Quiet, unimpeded operation adds additional quality to the student’s studying and living conditions. Broz notes that the extremely low-audible output of the Rebel units goes unnoticed by students. “The Rebel units are very quiet due to the inverter compressor technology,” he says.
Intelligent Equipment® remotely benchmarks performance and operation for 24/7 control.
Energy savings are significant given reduced natural gas consumption with less reliance on the chiller plants that serve the complex, as well as the reduced electrical consumption of the Rebels versus existing rooftops. Notably, the ERW technology on the Rebels (which heats up outside air) provides significant energy savings especially during Minnesota’s cold winter months.
“In the winter, we’ll use Intelligent Equipment to look at the energy side to optimize use of the energy wheels, instead of using building heat, especially as it relates to the restrooms and showers. In the summer, we use Intelligent Equipment to see if we’re doing an effective job of keeping the dewpoint and humidity at low levels,” Broz said.
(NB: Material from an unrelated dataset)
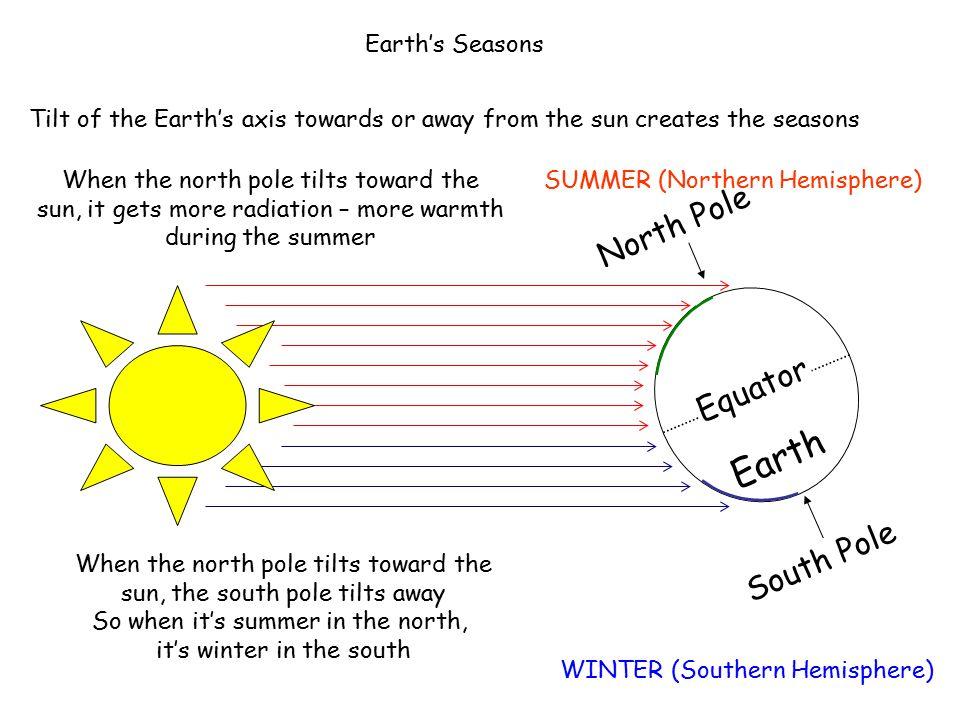 Earth North Pole Equator South Pole Earth's Seasons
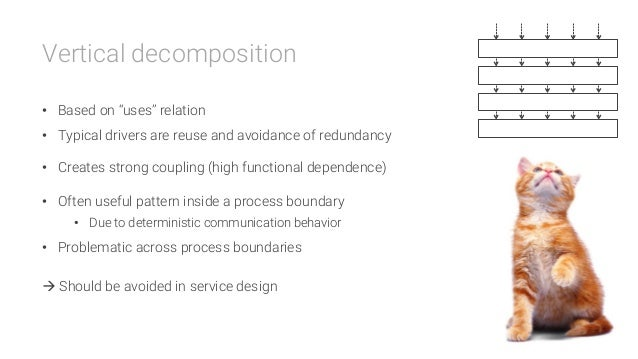 """Vertical decomposition  • Based on """"uses"""" relation • Typical drivers are reuse and avoidance of redundancy • Creates st..."""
Broz values the level of detail available on Intelligent Equipment and primarily accesses the solution from his laptop at the office, with the option to access on his smartphone. He recommends Daikin for not only HVAC equipment, but also service solutions, adding, “The Daikin Service Group crew is very good and we appreciate that they call to make sure the equipment is running well.”
In addition to the existing three Rebel units, Bethel University recently received delivery of a 4-ton Rebel rooftop unit to serve its new, state-of-the-art Wellness Center that houses its fitness center and exercise science program, opening fall 2015.